Foi nessa disputa que o Sintepe concentrou sua campanha de 2026. A pauta de reivindicações da campanha salarial foi protocolada em 6 de fevereiro, mas, segundo o sindicato, a primeira mesa de negociação não apresentou proposta concreta do governo. A partir daí, o discurso sindical passou a combinar duas frentes. Uma era financeira, defendendo a repercussão do piso em toda a carreira. A outra era estrutural, com denúncias sobre escolas sem climatização, rede elétrica precária, problemas de merenda e atraso em reformas.


Naquele momento, a avaliação da direção sindical era clara: havia resistência do governo em assumir, desde o início, um reajuste com alcance mais amplo. É nesse ponto que a atuação de Ivete Caetano ganha centralidade política. Coube à presidenta do Sintepe vocalizar o argumento de que a valorização não poderia se limitar ao professor em início de carreira, sob pena de repetir distorções que já haviam provocado confrontos em anos anteriores.

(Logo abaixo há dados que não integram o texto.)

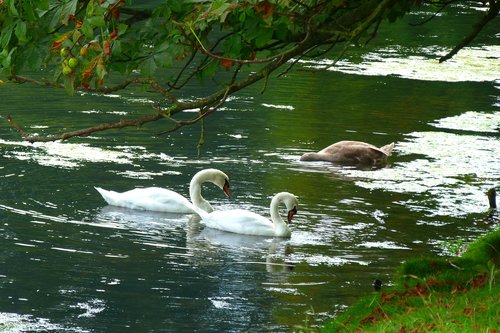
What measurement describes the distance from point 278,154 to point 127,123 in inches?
448

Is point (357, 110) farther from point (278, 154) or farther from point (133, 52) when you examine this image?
point (133, 52)

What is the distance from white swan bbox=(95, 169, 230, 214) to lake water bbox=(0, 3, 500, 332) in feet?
0.52

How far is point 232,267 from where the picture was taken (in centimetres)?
1226

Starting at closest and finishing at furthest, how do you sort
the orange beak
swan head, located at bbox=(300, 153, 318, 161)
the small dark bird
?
the small dark bird, the orange beak, swan head, located at bbox=(300, 153, 318, 161)

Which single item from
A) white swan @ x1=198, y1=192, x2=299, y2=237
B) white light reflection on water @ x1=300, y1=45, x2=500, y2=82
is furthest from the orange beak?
white light reflection on water @ x1=300, y1=45, x2=500, y2=82

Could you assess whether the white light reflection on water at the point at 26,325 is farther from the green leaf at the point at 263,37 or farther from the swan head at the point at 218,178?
the swan head at the point at 218,178

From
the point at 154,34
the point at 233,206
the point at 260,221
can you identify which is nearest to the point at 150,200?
the point at 233,206

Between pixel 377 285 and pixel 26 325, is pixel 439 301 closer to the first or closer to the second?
pixel 377 285

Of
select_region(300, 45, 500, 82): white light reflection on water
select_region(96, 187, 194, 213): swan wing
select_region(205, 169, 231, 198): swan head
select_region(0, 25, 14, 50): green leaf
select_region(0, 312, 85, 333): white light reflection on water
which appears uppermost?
select_region(0, 25, 14, 50): green leaf

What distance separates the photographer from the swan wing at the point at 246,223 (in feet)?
45.5

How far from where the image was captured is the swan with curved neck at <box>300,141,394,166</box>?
18.0 meters

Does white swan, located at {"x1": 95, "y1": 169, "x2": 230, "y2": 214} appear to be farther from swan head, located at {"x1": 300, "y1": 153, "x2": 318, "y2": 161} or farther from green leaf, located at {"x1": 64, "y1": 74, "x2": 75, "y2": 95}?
green leaf, located at {"x1": 64, "y1": 74, "x2": 75, "y2": 95}

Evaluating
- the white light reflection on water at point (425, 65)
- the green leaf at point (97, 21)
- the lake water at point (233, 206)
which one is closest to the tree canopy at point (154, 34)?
the green leaf at point (97, 21)

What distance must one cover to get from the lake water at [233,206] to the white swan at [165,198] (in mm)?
160
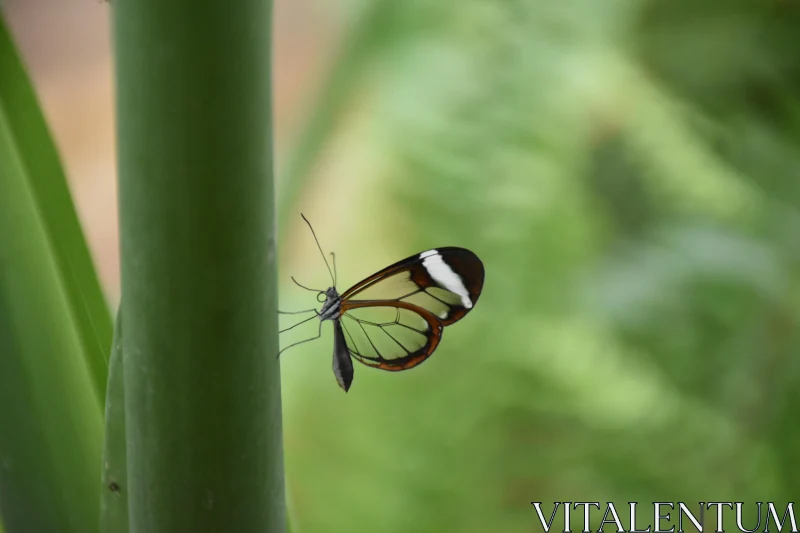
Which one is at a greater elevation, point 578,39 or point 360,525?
point 578,39

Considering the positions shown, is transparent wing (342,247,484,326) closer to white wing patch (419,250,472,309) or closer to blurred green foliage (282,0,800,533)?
white wing patch (419,250,472,309)

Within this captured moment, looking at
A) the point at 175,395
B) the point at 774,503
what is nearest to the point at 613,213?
the point at 774,503

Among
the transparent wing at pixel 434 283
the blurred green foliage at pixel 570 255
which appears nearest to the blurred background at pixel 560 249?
the blurred green foliage at pixel 570 255

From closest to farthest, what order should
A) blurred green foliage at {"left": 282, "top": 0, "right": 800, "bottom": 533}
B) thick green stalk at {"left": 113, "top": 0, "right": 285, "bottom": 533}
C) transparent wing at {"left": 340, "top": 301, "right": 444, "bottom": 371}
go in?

A virada da campanha veio em março. Em assembleia realizada no dia 5, trabalhadores da educação aprovaram uma paralisação estadual para o dia 10 de março e uma nova rodada de mobilização e interrupção de atividades no dia 12. No dia 10, a categoria ocupou o entorno da Alepe para cobrar resposta formal do Palácio do Campo das Princesas. Dois dias depois, os protestos continuaram em escolas e espaços públicos, ampliando a pressão sobre o governo em meio ao prazo legal de um ano eleitoral, que exigia rapidez para envio de projeto com impacto remuneratório.


Foi depois dessa sequência de atos que a negociação andou. O acordo foi fechado em mesa com as secretarias envolvidas e levado à assembleia da categoria em 17 de março, quando foi aprovado por unanimidade por mais de mil participantes. Na leitura do sindicato, o resultado não foi um gesto espontâneo do Executivo, mas uma conquista arrancada pela combinação de base mobilizada, cronograma de paralisações e pressão política.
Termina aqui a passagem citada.